Full Band Structure Calculation of Semiconducting Materials on a Noisy Quantum Processor
- URL: http://arxiv.org/abs/2405.09122v1
- Date: Wed, 15 May 2024 06:35:39 GMT
- Title: Full Band Structure Calculation of Semiconducting Materials on a Noisy Quantum Processor
- Authors: Shaobo Zhang, Akib Karim, Harry M. Quiney, Muhammad Usman,
- Abstract summary: We propose the Reduced Quantum Equation-of-Motion method to find the entire energy spectrum of a quantum system.
We analyse the performance of our method on two noise models and calculate the excitation energies of a bulk Silicon and Gallium Arsenide using our method on an IBM quantum processor.

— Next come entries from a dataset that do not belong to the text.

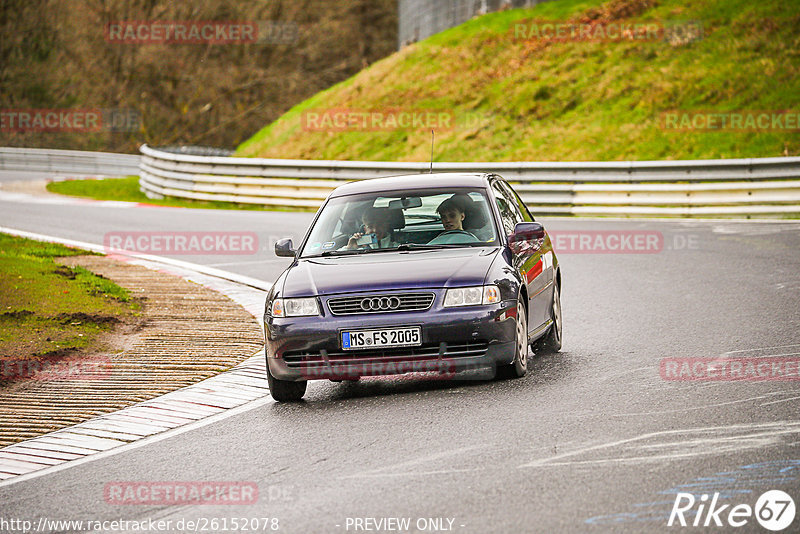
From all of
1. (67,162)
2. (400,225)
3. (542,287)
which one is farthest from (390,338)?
(67,162)

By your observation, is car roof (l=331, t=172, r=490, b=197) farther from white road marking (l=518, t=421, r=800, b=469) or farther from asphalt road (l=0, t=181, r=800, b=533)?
white road marking (l=518, t=421, r=800, b=469)

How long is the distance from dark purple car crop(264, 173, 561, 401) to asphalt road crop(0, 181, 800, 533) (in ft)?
0.98

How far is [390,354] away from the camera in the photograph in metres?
8.28

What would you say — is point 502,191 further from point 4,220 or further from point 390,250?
point 4,220

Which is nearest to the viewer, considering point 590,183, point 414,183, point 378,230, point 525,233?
point 525,233

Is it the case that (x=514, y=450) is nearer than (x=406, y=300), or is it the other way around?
(x=514, y=450)

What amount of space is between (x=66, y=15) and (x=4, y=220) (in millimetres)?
35990

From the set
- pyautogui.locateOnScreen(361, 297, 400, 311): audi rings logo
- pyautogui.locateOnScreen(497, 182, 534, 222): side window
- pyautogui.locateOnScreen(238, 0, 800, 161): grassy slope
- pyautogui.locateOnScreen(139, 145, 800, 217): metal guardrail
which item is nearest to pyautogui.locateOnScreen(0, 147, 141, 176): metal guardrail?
pyautogui.locateOnScreen(238, 0, 800, 161): grassy slope

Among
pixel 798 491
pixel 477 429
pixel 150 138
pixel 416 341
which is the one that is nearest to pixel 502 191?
pixel 416 341

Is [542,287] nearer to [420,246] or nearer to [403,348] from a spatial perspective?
[420,246]

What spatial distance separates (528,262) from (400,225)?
106 centimetres

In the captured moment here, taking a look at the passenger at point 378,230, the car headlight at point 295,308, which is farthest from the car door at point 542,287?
the car headlight at point 295,308

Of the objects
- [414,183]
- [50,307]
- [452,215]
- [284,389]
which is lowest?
[284,389]

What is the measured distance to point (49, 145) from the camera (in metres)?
58.4
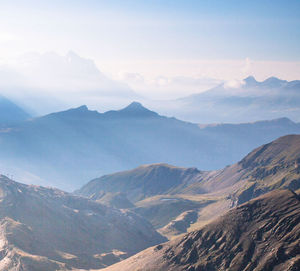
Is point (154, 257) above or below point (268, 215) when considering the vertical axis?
below

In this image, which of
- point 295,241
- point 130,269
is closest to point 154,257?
point 130,269

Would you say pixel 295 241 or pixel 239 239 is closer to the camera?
pixel 295 241

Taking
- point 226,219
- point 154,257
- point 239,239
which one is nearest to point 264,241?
point 239,239

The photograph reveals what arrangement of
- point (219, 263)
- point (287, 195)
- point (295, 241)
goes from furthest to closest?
point (287, 195) → point (219, 263) → point (295, 241)

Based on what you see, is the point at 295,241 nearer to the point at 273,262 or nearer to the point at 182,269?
the point at 273,262

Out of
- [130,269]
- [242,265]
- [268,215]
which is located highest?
[268,215]

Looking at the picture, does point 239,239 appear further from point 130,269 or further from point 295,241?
point 130,269

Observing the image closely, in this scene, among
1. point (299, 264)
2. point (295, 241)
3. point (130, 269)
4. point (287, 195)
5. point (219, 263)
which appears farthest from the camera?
point (130, 269)
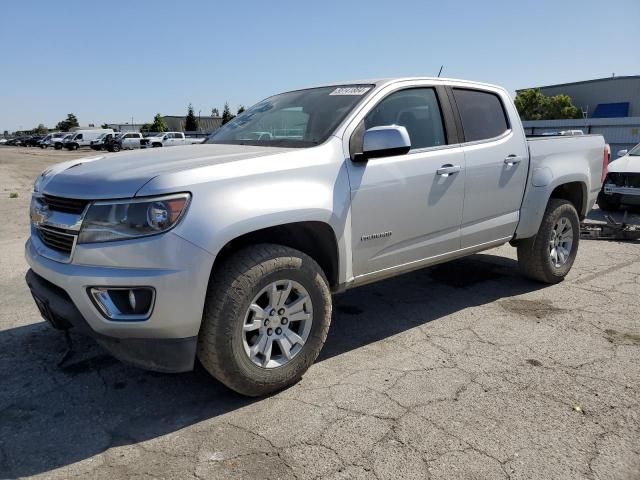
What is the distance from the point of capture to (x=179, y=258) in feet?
8.55

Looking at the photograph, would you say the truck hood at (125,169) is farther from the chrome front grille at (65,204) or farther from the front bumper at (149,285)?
the front bumper at (149,285)

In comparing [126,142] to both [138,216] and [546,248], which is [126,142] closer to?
[546,248]

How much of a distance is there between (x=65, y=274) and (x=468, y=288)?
3.83 meters

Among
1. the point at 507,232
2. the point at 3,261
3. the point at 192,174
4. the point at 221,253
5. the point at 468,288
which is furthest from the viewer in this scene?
the point at 3,261

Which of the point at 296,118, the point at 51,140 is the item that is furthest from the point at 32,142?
the point at 296,118

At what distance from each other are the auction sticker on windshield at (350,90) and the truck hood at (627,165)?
7638mm

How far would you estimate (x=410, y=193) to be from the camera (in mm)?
3672

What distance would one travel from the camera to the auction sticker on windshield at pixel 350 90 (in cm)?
377

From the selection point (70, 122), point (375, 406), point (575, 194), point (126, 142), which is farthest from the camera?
point (70, 122)

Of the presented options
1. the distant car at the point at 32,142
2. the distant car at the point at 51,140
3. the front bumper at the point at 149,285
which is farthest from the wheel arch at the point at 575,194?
the distant car at the point at 32,142

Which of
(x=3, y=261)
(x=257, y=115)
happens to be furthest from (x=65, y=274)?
(x=3, y=261)

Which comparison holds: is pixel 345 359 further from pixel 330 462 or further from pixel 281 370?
pixel 330 462

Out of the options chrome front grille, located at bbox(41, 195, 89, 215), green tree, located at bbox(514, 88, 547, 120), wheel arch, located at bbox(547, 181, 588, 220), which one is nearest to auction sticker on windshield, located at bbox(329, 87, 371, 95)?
chrome front grille, located at bbox(41, 195, 89, 215)

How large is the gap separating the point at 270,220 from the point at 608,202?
9075 millimetres
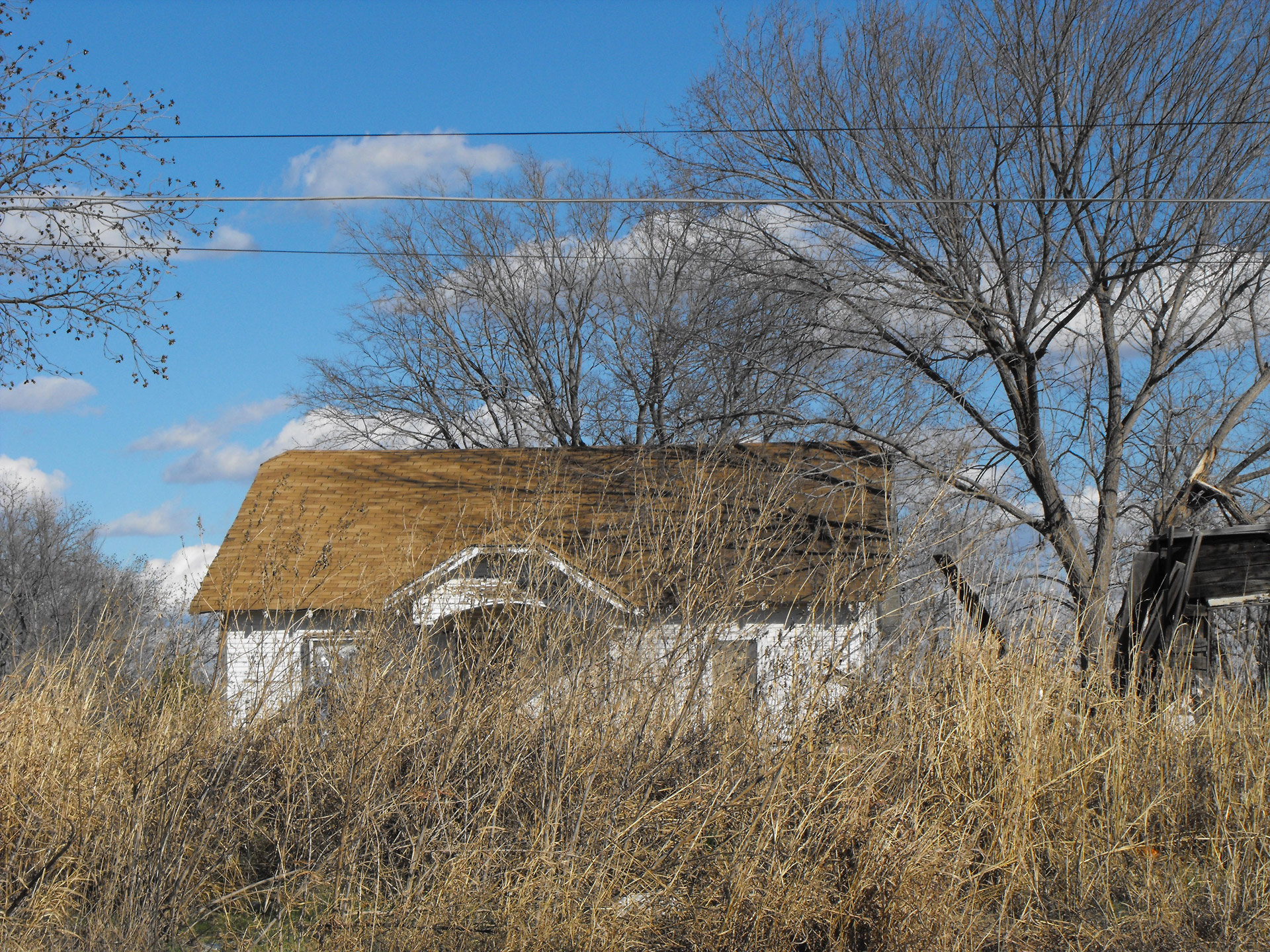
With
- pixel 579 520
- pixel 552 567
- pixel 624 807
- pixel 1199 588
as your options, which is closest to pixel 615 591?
pixel 552 567

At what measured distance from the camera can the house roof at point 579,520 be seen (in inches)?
254

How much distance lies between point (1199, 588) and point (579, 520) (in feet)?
20.9

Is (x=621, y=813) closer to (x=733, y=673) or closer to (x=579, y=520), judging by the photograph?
(x=733, y=673)

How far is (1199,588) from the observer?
25.6ft

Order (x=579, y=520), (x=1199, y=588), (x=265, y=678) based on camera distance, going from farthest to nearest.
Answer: (x=579, y=520)
(x=1199, y=588)
(x=265, y=678)

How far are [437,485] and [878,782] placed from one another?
13.1 meters

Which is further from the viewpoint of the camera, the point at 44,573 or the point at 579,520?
the point at 44,573

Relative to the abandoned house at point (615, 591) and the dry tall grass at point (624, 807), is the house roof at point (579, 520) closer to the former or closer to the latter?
the abandoned house at point (615, 591)

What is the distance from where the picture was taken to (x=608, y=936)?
450 centimetres

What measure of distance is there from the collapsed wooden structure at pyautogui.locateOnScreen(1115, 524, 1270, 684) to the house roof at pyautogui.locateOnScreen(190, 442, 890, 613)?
6.97ft

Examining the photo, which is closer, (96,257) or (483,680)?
(483,680)

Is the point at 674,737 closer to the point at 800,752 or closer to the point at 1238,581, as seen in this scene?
the point at 800,752

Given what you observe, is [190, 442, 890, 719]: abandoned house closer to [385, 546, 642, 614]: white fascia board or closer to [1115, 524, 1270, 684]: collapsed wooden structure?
[385, 546, 642, 614]: white fascia board

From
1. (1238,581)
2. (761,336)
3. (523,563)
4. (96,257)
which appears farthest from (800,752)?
(96,257)
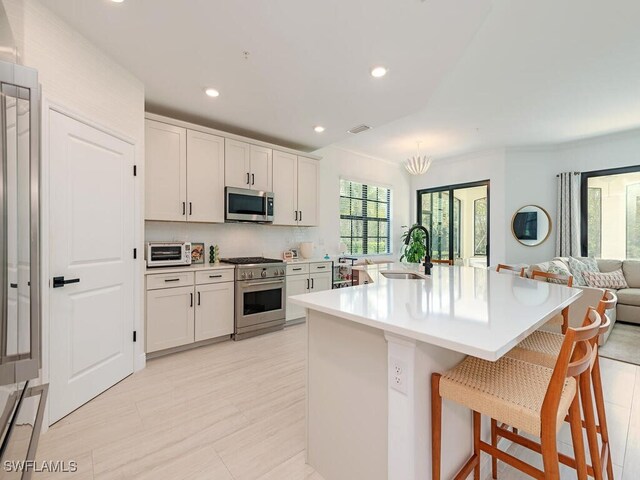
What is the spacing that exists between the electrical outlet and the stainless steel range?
A: 271 centimetres

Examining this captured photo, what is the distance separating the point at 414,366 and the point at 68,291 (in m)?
2.43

- Score: 2.6327434138210095
- License: http://arxiv.org/licenses/nonexclusive-distrib/1.0/
- Abstract: Quantum chemistry is a promising application in the era of quantum computing since the unique effects of quantum mechanics that take exponential growing resources to simulate classically are controllable on quantum computers. Fermionic degrees of freedom can be encoded efficiently onto qubits and allow for algorithms such as the Quantum Equation-of-Motion method to find the entire energy spectrum of a quantum system. In this paper, we propose the Reduced Quantum Equation-of-Motion method by reducing the dimensionality of its generalized eigenvalue equation, which results in half the measurements required compared to the Quantum Equation-of-Motion method, leading to speed up the algorithm and less noise accumulation on real devices. In particular, we analyse the performance of our method on two noise models and calculate the excitation energies of a bulk Silicon and Gallium Arsenide using our method on an IBM quantum processor. Our method is fully robust to the uniform depolarizing error and we demonstrate that the selection of suitable atomic orbital complexity could increase the robustness of our algorithm under real noise. We also find that taking the average of multiple experiments tends towards the correct energies due to the fluctuations around the exact values. Such noise resilience of our approach could be used on current quantum devices to solve quantum chemistry problems.